|"Tailor's" buttonhole stitch. |
Original graphic by Grace Christie,
"Embroidery and Tapestry Weaving",
downloaded from Wikimedia Commons
|Open buttonhole stitch. |
From "Ancient Danish Textiles", p. 284
The one that surprised me most is that the neckline of the Skyrdstrup blouse is decorated with a few lines of nalbinding. I learned that from Susanna Broome's booklet, Nalbinding from Finds. The stitching is what we know of today as "buttonhole stitch."* However, if you work buttonhole stitch along a line of previously worked buttonhole stitch, or along a loop of thread, instead of through fabric, the result is a very simple form of nalbinding. Ulrike Claßen-Büttner, in her recent book "Nalbinding - What in the World Is That?: History and Technique of an Almost Forgotten Handicraft," (Books on Demand 2015), calls this technique "simple looping"(page 21) and classifies it as a simple nalbinding stitch.

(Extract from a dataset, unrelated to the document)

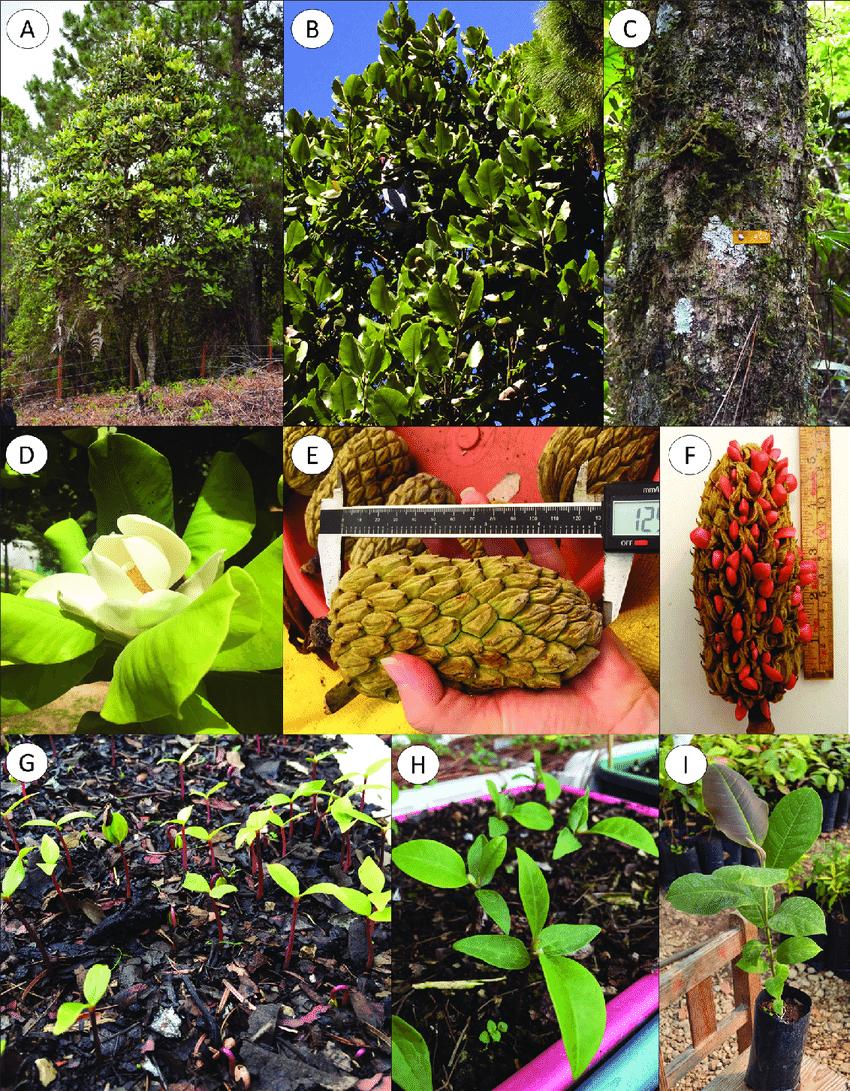 medium resolution of morphological characteristics of magnolia sharpii a mature tree b foliage c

|Twisted buttonhole stitch.|
From "Ancient Danish Textiles," p. 284
In "Ancient Textiles from Bogs and Burials", Margrethe Hald discusses the Skrydstrup blouse and other instances of buttonhole stitch that were used as ornamentation. One might deduce from this that the humble "buttonhole" stitch had many decorative uses in antiquity and the early medieval period. Hald notes that at least one find of a cap worked in open buttonhole stitch has been found. More interestingly, a scrap of textile worked in twisted buttonhole stitch, a variation of buttonhole stitch, was found at Ordrup Mose and has been dated to the New Stone Age (Hald, p. 283).

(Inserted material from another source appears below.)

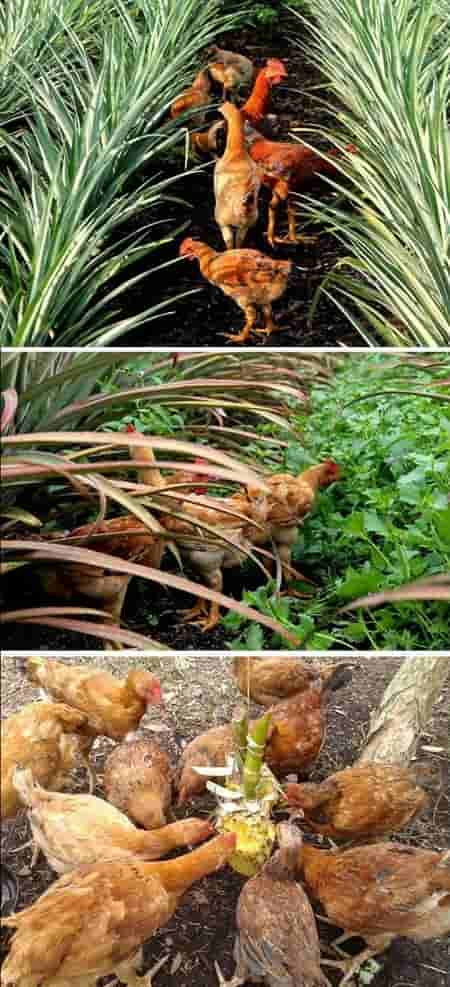 Chicken, Bee pineapple farm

The lesson here, as is so often the case in examining archaeological textile finds, is not to import one's assumptions into the examination. Many of us do not think of buttonhole stitch as embroidery, let alone an art that can create a textile, but it's clear from early finds that it has been used that way, and that use of needle looping (which is what the term "nalbinding" means) goes way back into the distant past. Clothing technologies change, and any study of pre-modern costume must remain alert to that fact.
* Some people equate "buttonhole stitch" with "blanket stitch", but the two stitches, though very similar, are not the same. This site has a good explanation of the difference. By the definition provided on the Nordic Needle, Hald's diagram of buttonhole stitch on p. 284 of "Ancient Danish Textiles" is actually blanket stitch, which is why I have not reproduced it here.